Every turn Adya takes shows her two Patnas — one of chaos, one of chance. Broken paths and missing lanes can’t hide the hope still breathing beneath. Broken paths and missing lanes can’t hide the hope still breathing beneath. And that hope is growing louder. From youth campaigns to city pilots, Bihar is beginning to rewrite its story. But for that story to last, it needs a stronger script — policies that don’t just promise change but pave the way for it.
To truly build a bicycle-friendly Bihar, the journey now depends on smart, steady action. The first step is simple: make walking and cycling safe. That means real cycle tracks — not just painted strips — proper sidewalks, working streetlights, and crossings designed for people, not vehicles. Cities like Patna, Muzaffarpur, and Gaya could easily create safe corridors linking schools, colleges, and markets — routes that invite people to walk or ride instead of drive.
But the real spark won’t come from paperwork — it’ll come from people.
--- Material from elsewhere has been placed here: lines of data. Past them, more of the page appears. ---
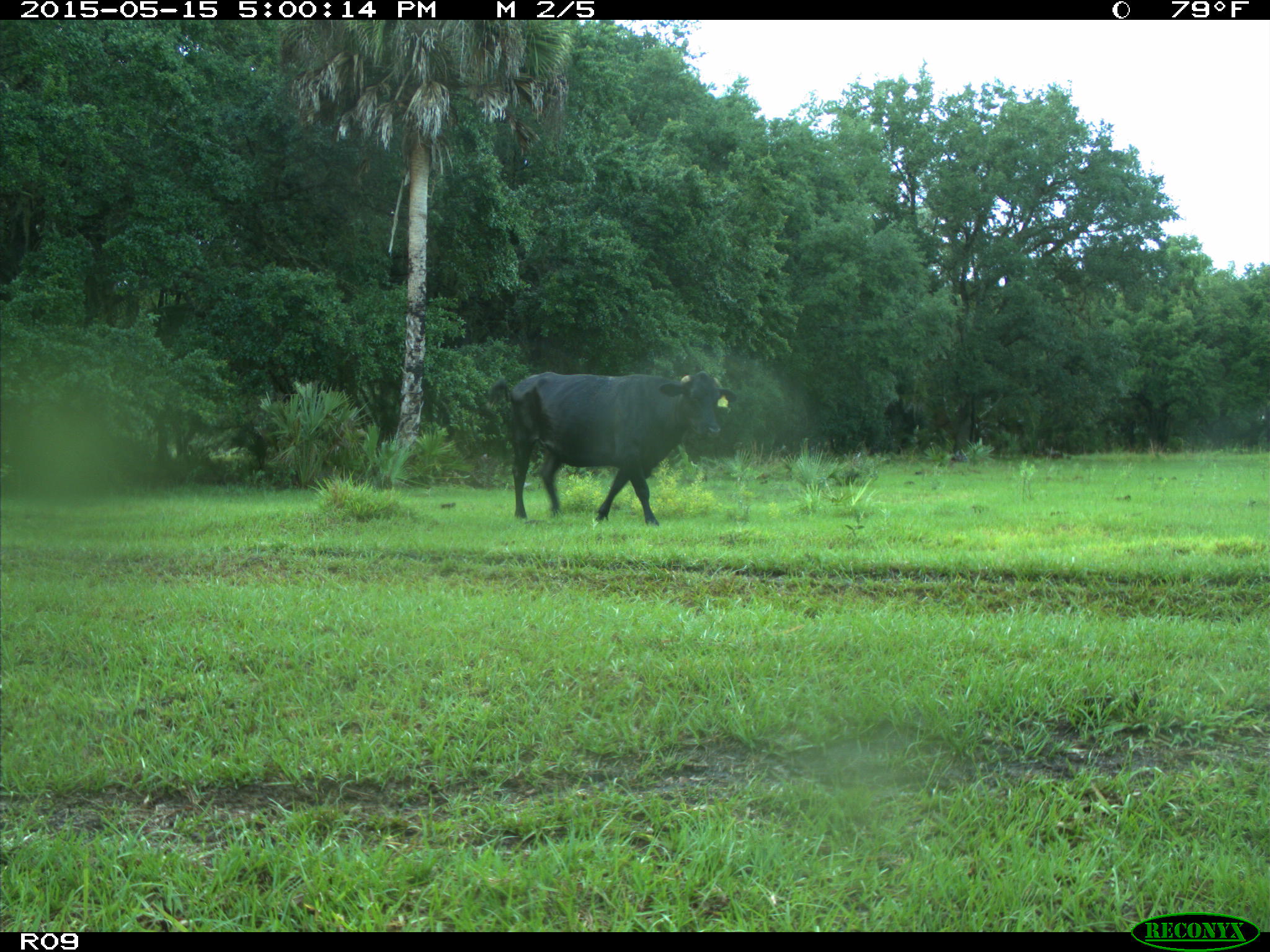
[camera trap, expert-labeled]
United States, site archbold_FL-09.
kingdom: Animalia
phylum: Chordata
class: Mammalia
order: Artiodactyla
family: Bovidae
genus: Bos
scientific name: Bos taurus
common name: domestic cow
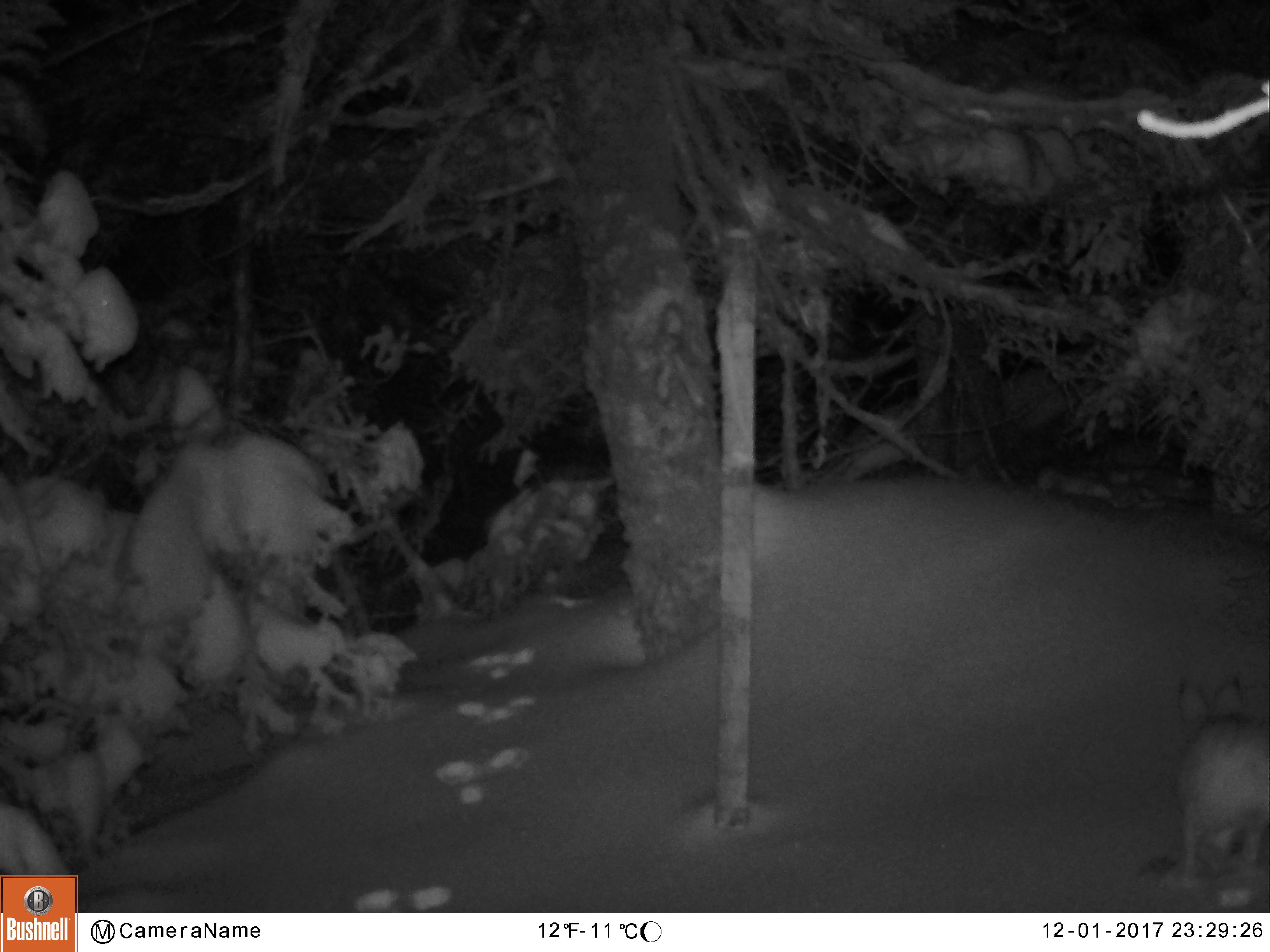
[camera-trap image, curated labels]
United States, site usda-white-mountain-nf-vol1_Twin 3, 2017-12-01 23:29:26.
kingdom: Animalia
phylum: Chordata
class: Mammalia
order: Lagomorpha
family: Leporidae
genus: Lepus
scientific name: Lepus americanus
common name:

Campaigns like Harit Safar are already showing what collective action looks like. Volunteers marking unsafe zones, students designing green routes and raising their voices to the government.
Adya joined one such ride and later said with a grin,
“We didn’t change the city that day — we just reminded it what movement feels like.”
Change doesn’t always roar; sometimes it just rings from a bicycle bell.